Published Apr 30, 2015Last updated May 11, 2017
Integrating Node.js & Python to Write Cross-Language Modules using pyExecJs

The Purpose

To answer the inevitable first question of "why" I'm doing this tutorial, it's because I have been writing more and more JavaScript lately, and I have been using paver, which is a Python module, to automate my JavaScript build tasks (e.g. compiling CoffeeScript, and minification.)

Now, in an attempt to minimize the actual amount of JavaScript I write, I would like to add ng-annotate as a step in my build process. This will allow me to write all of my angular code without thinking about its dependency injection, but still taking advantage of it. However, there currently is no Python module that I can use to run code through ng-annotate, which is a JavaScript library.

PyExecJs

How are we going to write cross-language modules?

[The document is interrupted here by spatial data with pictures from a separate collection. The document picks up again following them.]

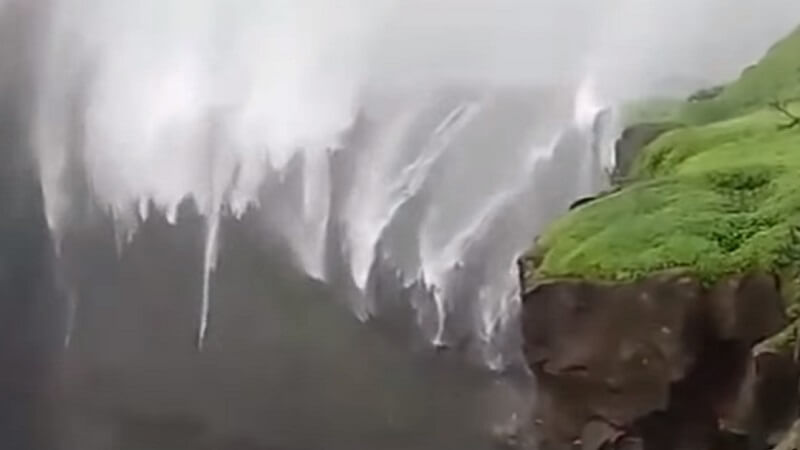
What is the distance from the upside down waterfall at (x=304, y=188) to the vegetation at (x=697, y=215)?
6.72 ft

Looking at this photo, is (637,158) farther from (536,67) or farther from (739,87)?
(536,67)

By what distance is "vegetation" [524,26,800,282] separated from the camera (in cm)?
464

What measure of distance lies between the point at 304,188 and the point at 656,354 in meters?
6.19

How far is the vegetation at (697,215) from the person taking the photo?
464 centimetres

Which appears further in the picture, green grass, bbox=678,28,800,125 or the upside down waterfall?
the upside down waterfall

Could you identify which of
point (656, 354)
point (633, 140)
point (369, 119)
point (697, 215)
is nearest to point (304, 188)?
point (369, 119)

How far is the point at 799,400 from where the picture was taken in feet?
13.4

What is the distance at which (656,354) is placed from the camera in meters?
4.64

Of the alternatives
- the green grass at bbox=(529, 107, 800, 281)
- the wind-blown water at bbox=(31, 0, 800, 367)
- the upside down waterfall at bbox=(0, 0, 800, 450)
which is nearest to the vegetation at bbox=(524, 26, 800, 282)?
the green grass at bbox=(529, 107, 800, 281)

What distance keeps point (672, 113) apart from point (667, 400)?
439cm

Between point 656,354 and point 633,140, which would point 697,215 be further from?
point 633,140

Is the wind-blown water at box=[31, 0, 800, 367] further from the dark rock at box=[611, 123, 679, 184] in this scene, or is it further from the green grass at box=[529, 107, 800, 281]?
the green grass at box=[529, 107, 800, 281]

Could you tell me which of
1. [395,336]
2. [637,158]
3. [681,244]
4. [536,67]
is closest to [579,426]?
[681,244]

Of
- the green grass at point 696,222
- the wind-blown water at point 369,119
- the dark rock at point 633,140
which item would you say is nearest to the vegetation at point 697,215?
the green grass at point 696,222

With the Python module PyexecJs! PyexecJs allows us to write functions in JavaScript, which we can then call from our Python code. The JavaScript functions we write can return data right to our Python code. PyExecJS also lets us choose the JavaScript engine to use, which helps as we will need to take advantage of the Node engine to work with ng-annotate, since ng-annotate is a Node module.

So to start lets use pip to install the pyexecjs library:

$ pip install pyexecjs

Next we will start our module file (which we will call ng_annotate.py) by importing the get function from execjs, which allows us to request a specific JavaScript engine to run our code.

from execjs import get
import os

runtime = get('Node')

Now that we have a runtime engine to work with, we have what we need.

Next, we will need to be sure that if someone installs this, it will have access to the node module ng-annotate. So, create a file called package.json, and put this in it:

{
    "dependencies":{
        "ng-annotate":"*"
    }
}

Finally, we just need to add an instruction to run npm install before using it.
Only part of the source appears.